Really, it’s just a subconscious edition of Hobson’s choice. You have a free choice, but only one option is really offered because, let’s be honest, nobody particularly enjoys the judgement of their parents and peers, nor do we like the potential consequences and repercussions of upsetting them. So, invariably, we make sure our beliefs and our mindset are in line with theirs. ‘The apple never falls too far from the tree’, as the saying goes!

Oftentimes I hear the question: ‘what about Hindus who wear religious garments?’ Well, to be quite honest, in the UK, you tend to only see younger Hindus in the ‘sari’ — their snazzy, colourful robe — on special occasions. Whereas, in the general day-to-day, nine-to-five, young women are beginning to wear long trousers and tunic tops, as a compromise between the traditional Indian dress and western clothing. It makes sense, right? Adapt and overcome; assimilate with the host nation. Very simple, and Hindus very rarely have the issues that Muslimahs do within the UK.

I mean, let’s be honest … If you lined up one woman from each of the following faiths: Christianity, Judaism, Islam, Sikhism and Hinduism, on a street in London — just everyday, normal people. You’ll have two women dressed in typical western attire, two women in either very western-looking attire, or colourful, inviting sari’s or headscarves.
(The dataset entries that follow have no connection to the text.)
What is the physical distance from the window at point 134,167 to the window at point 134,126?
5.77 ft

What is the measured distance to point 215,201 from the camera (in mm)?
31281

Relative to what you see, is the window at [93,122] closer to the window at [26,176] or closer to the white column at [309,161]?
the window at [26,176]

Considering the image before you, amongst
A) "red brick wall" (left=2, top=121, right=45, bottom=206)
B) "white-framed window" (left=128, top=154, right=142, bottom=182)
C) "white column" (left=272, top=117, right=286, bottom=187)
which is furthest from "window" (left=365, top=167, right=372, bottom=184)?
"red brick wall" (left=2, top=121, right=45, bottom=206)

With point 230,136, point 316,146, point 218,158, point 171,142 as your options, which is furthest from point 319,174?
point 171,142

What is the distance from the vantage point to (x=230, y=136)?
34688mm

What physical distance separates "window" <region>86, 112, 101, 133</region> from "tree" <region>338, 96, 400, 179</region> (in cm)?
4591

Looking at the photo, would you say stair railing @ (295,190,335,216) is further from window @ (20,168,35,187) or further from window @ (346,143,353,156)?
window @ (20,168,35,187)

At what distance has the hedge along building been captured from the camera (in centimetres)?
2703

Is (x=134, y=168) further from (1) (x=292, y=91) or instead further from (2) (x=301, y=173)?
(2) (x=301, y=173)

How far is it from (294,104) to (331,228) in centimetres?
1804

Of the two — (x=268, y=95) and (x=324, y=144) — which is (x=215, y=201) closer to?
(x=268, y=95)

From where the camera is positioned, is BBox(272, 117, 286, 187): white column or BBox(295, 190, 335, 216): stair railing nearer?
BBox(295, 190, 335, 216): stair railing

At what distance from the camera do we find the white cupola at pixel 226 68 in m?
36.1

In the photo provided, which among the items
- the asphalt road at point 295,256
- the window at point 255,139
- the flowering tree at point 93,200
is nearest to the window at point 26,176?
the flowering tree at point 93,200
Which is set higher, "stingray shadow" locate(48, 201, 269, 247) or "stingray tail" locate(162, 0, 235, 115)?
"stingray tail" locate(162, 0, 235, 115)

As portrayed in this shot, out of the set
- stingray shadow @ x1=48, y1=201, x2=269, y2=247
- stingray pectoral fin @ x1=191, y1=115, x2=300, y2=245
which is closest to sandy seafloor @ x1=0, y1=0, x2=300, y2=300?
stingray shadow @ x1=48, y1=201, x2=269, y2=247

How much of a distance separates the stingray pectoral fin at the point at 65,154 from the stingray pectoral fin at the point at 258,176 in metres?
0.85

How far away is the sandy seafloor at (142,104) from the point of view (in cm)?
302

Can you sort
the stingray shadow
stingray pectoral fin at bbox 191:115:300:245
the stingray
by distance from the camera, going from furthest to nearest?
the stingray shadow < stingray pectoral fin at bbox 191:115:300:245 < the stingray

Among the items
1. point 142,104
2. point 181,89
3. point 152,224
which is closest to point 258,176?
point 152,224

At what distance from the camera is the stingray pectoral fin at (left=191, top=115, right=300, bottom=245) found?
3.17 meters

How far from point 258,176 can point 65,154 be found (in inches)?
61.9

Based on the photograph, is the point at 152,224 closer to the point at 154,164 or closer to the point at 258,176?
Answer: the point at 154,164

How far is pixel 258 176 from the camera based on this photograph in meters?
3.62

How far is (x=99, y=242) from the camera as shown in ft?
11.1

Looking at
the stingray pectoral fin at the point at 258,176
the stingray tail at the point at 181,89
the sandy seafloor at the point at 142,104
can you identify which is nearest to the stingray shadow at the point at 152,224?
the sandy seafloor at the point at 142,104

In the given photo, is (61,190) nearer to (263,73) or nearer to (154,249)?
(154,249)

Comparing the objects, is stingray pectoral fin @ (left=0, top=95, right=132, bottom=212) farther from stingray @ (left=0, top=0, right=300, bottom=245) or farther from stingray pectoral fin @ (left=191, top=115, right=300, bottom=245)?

And then, there’s a strong likelihood that you’ll have one person clad entirely in black, from head to toe, with only her eyes visible through a singular slit …

It’s a slightly striking sight; it’s certainly unusual, and there’s something about the use of pitch black that unsettles. Unless you’re Batman, that darkness tends to suggest something sinister and dangerous, even scary for some.

So, like I said, I’m not sure that the burqa is offensive, but it is most certainly oppressive and, at times, a bit intimidating.